(Data extracted from a collection)
>>>>>
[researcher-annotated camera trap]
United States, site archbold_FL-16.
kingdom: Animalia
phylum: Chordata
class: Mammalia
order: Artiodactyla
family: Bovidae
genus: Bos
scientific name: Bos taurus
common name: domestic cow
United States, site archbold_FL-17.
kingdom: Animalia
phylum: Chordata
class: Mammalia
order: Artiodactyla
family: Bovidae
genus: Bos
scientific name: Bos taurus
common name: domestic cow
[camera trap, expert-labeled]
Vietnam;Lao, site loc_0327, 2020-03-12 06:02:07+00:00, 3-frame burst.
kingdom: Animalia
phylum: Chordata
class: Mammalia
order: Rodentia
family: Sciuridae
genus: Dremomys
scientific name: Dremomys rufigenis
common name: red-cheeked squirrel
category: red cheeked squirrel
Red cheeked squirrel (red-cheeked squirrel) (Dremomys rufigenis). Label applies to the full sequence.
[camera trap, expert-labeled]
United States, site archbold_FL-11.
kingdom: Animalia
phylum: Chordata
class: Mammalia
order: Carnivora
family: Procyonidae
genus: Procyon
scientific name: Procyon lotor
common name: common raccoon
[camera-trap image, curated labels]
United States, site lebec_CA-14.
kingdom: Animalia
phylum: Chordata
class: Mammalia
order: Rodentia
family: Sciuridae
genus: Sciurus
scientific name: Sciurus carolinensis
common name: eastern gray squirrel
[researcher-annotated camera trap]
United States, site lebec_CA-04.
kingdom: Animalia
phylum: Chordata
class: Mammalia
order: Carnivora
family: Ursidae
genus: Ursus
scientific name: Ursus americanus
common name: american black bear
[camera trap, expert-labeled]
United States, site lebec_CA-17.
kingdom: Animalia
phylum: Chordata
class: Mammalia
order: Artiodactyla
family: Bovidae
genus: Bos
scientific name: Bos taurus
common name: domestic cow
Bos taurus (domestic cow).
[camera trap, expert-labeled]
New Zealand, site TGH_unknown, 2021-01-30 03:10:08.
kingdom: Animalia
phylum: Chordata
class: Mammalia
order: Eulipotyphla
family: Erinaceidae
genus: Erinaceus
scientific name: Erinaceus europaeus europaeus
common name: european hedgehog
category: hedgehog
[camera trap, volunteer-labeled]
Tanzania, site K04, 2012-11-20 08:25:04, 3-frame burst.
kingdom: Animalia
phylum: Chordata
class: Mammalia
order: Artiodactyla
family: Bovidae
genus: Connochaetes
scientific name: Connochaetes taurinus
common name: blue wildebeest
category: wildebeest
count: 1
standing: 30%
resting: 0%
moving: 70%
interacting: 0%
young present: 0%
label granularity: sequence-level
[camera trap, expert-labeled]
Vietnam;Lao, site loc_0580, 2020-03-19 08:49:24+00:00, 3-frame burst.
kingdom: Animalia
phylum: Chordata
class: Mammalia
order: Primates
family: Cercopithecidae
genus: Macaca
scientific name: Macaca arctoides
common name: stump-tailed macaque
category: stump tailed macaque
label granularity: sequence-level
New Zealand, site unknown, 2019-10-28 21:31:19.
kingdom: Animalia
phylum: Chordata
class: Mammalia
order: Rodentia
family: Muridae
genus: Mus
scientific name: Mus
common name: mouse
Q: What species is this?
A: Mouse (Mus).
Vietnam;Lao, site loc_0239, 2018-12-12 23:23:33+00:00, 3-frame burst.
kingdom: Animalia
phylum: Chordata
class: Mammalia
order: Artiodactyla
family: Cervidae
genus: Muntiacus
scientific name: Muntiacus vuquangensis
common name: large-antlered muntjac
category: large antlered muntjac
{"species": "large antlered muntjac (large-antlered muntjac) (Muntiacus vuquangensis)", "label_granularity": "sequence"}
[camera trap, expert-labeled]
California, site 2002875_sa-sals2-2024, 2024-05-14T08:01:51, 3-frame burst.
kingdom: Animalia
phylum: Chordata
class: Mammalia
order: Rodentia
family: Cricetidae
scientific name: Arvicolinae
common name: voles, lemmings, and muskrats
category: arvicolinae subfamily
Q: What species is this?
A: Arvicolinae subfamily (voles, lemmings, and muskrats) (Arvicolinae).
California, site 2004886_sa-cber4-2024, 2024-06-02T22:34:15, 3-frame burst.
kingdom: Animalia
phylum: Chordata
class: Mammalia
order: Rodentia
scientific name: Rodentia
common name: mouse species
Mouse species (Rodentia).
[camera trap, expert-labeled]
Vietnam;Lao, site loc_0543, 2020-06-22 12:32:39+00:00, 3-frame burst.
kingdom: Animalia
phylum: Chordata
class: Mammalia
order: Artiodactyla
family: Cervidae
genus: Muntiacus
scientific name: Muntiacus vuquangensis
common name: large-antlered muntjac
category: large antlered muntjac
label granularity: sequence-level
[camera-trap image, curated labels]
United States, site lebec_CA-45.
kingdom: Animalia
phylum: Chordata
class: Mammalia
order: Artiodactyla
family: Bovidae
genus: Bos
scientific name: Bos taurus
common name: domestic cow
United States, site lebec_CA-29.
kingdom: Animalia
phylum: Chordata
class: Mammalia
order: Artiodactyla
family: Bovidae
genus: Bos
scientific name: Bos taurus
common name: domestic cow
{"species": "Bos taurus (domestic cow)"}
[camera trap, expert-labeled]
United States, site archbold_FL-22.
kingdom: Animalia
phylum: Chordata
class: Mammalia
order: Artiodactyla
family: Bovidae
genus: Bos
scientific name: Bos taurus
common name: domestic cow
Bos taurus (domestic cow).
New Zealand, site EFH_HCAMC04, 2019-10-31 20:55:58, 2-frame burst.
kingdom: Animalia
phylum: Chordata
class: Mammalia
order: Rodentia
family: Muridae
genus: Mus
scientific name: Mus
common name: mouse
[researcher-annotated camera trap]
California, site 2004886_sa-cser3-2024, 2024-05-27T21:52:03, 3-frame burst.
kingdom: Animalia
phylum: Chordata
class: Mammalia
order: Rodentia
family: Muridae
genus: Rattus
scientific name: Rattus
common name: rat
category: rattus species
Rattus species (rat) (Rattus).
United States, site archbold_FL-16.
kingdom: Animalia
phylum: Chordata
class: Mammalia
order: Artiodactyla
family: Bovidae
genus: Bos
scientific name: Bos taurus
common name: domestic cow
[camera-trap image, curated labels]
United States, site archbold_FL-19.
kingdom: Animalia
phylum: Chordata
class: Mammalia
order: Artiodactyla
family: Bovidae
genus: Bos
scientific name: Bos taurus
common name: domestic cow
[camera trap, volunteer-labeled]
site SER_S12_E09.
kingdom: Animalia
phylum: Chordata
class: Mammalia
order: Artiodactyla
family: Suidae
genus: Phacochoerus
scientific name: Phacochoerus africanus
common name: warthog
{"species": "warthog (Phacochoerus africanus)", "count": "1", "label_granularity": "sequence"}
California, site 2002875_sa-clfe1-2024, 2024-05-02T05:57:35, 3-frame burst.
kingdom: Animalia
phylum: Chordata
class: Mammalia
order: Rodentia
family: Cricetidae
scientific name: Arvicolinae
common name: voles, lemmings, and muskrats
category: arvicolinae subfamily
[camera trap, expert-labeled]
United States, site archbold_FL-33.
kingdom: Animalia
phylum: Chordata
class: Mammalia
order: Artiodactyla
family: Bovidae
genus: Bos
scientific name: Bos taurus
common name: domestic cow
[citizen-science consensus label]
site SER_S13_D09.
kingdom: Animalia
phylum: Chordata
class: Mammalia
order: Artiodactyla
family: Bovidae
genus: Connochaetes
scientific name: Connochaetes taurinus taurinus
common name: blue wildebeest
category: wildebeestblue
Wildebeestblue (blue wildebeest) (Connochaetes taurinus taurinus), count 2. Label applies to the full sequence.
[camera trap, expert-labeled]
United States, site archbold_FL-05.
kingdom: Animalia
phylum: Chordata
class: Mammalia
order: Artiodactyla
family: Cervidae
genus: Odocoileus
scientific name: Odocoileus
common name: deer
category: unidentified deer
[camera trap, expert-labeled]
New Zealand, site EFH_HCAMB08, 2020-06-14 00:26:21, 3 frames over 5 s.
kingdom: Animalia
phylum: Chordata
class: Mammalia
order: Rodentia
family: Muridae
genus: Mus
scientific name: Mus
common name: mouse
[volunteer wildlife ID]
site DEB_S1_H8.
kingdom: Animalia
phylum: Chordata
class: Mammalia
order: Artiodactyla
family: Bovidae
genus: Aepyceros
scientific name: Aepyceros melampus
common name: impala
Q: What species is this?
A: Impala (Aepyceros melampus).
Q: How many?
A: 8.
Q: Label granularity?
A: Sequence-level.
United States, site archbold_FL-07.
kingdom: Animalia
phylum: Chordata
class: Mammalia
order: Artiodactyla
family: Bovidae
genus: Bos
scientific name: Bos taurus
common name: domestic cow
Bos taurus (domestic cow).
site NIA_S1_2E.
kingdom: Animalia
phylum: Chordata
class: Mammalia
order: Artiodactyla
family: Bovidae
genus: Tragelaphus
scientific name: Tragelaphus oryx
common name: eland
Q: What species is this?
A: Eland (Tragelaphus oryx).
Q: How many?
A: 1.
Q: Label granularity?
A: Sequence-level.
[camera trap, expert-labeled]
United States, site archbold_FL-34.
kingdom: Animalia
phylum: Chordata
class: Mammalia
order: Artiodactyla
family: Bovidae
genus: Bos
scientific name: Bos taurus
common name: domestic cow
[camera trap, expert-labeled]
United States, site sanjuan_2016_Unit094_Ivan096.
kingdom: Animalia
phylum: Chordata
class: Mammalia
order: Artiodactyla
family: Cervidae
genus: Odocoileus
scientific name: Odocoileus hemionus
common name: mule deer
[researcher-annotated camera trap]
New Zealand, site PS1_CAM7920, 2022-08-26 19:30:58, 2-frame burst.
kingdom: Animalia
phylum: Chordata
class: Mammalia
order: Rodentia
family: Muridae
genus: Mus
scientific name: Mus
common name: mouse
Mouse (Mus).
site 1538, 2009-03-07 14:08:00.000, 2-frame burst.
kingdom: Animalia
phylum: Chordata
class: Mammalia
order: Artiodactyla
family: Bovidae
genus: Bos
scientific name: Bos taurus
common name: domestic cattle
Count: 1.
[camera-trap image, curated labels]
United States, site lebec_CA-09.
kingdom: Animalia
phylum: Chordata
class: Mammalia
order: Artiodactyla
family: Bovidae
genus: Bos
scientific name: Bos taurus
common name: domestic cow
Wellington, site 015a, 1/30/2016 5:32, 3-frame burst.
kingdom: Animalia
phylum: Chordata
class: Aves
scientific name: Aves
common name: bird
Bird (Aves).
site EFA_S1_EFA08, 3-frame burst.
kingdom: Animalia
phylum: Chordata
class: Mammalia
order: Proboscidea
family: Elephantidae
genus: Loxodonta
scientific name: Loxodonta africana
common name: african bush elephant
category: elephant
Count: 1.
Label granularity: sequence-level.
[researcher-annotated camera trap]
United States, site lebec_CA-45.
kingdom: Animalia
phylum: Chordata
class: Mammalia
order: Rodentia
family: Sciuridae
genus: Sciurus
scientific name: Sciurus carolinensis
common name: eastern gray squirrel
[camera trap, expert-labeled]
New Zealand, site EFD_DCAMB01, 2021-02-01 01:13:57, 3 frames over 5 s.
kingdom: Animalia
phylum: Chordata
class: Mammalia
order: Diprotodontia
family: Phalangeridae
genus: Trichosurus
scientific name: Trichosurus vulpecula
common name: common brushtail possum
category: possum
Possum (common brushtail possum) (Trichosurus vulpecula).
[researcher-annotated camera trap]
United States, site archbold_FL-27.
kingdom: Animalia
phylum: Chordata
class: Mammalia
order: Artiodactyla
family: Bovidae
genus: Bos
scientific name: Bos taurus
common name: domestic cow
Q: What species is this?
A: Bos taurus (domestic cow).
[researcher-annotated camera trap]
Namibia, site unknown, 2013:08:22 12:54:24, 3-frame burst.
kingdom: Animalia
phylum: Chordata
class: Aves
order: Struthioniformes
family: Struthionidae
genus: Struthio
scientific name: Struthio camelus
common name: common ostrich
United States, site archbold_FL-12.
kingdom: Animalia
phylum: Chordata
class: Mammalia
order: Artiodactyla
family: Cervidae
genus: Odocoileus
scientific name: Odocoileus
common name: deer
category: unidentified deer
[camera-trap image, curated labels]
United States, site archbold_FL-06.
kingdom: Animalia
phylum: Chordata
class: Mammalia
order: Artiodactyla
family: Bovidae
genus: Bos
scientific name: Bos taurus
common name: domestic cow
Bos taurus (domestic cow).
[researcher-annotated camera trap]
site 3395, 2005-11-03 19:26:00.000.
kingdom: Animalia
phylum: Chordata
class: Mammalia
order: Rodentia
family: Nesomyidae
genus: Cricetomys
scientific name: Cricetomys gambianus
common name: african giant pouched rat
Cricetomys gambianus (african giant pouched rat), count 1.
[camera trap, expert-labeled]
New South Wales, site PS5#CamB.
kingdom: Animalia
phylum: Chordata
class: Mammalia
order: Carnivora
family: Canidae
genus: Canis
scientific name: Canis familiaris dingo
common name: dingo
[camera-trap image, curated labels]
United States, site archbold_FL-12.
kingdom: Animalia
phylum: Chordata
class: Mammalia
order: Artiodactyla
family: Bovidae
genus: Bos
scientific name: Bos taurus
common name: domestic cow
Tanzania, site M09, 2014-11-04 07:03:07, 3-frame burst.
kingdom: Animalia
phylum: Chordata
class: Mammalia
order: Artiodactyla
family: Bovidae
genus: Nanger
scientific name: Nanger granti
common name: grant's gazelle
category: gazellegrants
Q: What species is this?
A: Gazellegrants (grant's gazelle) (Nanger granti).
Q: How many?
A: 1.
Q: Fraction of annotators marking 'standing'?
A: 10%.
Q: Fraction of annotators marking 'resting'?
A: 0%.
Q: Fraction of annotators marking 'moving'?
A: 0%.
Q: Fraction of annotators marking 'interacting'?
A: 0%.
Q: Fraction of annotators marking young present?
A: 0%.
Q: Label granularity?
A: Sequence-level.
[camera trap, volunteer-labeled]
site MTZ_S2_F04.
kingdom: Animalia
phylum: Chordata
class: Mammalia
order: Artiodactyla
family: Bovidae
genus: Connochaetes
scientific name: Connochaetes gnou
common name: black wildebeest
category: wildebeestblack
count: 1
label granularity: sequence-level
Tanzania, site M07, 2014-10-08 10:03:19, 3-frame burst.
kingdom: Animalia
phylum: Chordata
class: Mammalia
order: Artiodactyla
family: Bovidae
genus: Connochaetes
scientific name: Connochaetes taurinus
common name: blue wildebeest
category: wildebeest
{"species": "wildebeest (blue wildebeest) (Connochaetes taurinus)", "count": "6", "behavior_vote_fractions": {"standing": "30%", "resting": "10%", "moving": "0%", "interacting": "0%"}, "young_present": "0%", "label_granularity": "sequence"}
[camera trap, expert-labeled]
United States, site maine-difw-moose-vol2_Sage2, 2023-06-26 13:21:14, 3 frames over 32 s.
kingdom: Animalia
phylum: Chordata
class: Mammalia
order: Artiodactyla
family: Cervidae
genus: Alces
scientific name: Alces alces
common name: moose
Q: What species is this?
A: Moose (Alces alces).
<<<<<
Task to complete:
Check each line above for the word "Zealand", and give only the number of lines that contain it.

Answer to this exercise:
6